You did not refute anything in the twins thread or you would post the refutation.

As to your claim there is only one point in the rest frame with t'=r/c, we will examine (-r,0,0), (0,r,0) and (r,0,0) in the moving frame except we will use our brain.

According to the light postulate, t'=r/c for the points above, do you understand this?

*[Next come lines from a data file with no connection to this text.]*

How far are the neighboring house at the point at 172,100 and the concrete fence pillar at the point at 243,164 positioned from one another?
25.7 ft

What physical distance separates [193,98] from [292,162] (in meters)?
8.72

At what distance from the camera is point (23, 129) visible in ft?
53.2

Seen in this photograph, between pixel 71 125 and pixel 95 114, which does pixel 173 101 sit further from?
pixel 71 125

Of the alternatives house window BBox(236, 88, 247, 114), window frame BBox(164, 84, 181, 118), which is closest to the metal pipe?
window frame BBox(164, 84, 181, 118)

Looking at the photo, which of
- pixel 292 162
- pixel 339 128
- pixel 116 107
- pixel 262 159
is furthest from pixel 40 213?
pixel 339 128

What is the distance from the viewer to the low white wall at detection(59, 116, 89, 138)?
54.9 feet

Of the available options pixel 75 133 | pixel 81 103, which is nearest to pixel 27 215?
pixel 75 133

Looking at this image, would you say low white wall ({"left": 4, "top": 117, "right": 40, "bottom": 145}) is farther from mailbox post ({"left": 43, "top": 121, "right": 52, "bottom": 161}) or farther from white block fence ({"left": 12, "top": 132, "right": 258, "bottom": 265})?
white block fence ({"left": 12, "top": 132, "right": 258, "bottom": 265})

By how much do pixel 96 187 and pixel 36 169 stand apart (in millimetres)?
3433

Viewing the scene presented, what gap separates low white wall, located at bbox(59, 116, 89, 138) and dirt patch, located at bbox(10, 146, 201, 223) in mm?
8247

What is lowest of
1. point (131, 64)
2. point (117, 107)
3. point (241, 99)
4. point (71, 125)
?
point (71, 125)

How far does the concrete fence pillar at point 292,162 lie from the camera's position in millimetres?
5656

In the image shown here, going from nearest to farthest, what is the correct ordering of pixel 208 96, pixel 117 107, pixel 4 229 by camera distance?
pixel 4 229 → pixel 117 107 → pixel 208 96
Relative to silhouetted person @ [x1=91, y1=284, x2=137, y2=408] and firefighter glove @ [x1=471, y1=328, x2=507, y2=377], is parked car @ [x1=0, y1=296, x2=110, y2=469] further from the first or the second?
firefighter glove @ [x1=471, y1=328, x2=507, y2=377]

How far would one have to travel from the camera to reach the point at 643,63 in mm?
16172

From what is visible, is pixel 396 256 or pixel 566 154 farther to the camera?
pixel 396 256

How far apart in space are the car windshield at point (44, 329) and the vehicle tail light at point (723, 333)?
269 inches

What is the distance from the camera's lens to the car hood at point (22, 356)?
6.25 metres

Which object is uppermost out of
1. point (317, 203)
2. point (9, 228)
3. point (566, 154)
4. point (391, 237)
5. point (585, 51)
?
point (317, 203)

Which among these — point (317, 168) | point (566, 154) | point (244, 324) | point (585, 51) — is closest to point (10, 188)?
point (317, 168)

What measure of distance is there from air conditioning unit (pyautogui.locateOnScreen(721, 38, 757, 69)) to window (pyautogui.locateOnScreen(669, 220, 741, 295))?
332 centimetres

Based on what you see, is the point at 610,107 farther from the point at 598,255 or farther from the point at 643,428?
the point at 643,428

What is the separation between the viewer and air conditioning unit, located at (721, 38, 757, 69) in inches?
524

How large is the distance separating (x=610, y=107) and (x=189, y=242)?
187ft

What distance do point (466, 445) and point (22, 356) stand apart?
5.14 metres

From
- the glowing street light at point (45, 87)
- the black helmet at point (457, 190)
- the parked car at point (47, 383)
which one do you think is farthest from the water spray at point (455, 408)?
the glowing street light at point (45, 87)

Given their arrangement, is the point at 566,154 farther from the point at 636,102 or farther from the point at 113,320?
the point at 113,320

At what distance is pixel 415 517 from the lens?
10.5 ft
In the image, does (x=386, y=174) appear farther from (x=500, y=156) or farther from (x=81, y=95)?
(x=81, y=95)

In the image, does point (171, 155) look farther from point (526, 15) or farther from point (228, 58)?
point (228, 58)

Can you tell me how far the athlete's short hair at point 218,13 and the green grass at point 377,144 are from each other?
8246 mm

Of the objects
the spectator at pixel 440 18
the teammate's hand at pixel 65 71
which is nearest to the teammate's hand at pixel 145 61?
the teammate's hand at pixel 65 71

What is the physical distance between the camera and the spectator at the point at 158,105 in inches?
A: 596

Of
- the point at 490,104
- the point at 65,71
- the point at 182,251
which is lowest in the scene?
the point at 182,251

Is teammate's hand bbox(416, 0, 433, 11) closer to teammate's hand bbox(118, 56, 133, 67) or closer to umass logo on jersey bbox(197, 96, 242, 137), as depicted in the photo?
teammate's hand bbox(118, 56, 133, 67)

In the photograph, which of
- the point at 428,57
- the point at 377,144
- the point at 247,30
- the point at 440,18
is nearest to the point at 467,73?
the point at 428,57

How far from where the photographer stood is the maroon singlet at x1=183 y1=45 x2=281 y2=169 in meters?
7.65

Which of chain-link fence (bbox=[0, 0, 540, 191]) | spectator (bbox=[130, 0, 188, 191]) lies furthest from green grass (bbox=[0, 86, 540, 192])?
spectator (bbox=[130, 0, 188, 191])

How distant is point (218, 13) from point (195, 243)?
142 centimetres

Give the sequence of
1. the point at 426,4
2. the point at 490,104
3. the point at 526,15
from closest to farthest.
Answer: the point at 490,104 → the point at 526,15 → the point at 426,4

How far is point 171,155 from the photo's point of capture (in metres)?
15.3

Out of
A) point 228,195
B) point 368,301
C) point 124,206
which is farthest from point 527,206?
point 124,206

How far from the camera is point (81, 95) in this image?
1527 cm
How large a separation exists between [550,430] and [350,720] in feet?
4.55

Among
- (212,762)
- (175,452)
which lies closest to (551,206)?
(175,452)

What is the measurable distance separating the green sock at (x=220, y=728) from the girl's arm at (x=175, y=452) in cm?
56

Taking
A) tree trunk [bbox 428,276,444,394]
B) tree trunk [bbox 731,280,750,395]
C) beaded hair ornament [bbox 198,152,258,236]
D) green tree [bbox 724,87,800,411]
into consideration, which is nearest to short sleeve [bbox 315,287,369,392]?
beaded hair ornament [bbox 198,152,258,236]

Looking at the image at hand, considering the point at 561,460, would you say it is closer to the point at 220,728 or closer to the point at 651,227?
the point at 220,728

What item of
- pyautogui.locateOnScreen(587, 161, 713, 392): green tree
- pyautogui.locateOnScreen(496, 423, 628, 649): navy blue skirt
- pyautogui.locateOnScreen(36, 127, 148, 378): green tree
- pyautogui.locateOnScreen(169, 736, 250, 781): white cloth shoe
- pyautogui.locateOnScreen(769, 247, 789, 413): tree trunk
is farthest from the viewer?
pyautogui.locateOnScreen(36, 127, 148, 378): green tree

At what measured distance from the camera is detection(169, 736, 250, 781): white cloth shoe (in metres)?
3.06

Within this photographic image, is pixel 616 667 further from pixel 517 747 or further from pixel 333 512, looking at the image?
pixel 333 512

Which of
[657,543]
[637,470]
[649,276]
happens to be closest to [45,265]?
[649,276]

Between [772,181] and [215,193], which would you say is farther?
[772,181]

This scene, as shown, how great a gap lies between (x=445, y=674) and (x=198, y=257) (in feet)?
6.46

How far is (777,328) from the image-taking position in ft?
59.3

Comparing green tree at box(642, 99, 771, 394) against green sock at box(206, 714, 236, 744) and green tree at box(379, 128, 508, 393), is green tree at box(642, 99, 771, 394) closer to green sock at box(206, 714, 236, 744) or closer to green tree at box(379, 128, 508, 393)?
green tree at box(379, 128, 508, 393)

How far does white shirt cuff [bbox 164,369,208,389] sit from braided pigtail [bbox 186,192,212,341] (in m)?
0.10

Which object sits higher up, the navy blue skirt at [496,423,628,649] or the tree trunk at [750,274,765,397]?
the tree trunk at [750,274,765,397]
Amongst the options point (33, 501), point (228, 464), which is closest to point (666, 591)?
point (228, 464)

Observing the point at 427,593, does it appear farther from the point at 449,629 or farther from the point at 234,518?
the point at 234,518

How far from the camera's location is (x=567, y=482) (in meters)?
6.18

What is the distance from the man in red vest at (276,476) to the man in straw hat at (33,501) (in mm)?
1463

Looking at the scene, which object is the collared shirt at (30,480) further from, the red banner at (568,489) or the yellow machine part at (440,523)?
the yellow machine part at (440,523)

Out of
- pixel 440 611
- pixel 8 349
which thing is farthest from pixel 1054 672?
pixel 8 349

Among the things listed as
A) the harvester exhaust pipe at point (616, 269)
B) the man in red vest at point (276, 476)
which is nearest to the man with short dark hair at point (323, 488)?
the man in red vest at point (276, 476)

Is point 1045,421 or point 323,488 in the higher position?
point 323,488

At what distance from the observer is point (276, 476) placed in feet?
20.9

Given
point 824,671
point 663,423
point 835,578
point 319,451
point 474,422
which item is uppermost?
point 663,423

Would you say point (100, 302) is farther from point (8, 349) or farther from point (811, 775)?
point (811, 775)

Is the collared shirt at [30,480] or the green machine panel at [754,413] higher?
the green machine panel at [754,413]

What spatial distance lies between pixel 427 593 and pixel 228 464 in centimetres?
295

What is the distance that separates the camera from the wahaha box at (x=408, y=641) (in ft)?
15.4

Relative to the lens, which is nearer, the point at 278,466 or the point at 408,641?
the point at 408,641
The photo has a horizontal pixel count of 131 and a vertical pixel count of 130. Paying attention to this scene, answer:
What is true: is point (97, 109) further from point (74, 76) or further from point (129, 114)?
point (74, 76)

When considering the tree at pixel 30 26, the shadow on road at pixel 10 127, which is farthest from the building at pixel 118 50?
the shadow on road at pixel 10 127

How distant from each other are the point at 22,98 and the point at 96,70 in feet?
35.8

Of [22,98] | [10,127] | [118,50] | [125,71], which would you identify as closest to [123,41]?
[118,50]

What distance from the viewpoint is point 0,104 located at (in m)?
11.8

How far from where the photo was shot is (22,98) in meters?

Now, you apply LT as an instructional aid and you will find simultaneity in the moving frame occurs at an interval in the rest frame. You will see different x coords in the rest frame for these points with t'=r/c as per the light postulate in the moving frame.

 

[James R]

Moderator note:

Jack_ has been permanently banned from sciforums for repeated trolling in the Physics & Math forum.

He has accumulated enough infraction points for a permanent ban.

 

[Hercules Rockefeller]

Oh no, the international scientific orthodoxy manages to suppress yet another free-thinker! It’s so tragic that these professional educated scientists are locked in their established ways. If only they could break free of their conformist theories, think outside the box and discard the scientific method they would see the way forward and could recognise the genius of the internet’s community of unpublished self-taught science forum physicists.

 

[AlphaNumeric]

I know Jack's been banned but I'll comment anyway.

How did you do with the twins thread?

You failed.

Otherwise, show everyone here how you can refute my math.

Its in the threads. Your denial of reality doesn't make your position true.

Is this what you mean?

Jack proves his lack of understanding of SR.

Here is the proof.

Its always funny when a hack, who professes absolute belief in their own abilities, has time to write up an argument against someone on a forum and yet doesn't have the time to email said argument to a journal.

Anyway, he's banned now. SR, QT, logic, evolution. All subjects Jack not only doesn't understand but deliberately searches out people who do and then argues with them!! Talk about picking your battles poorly!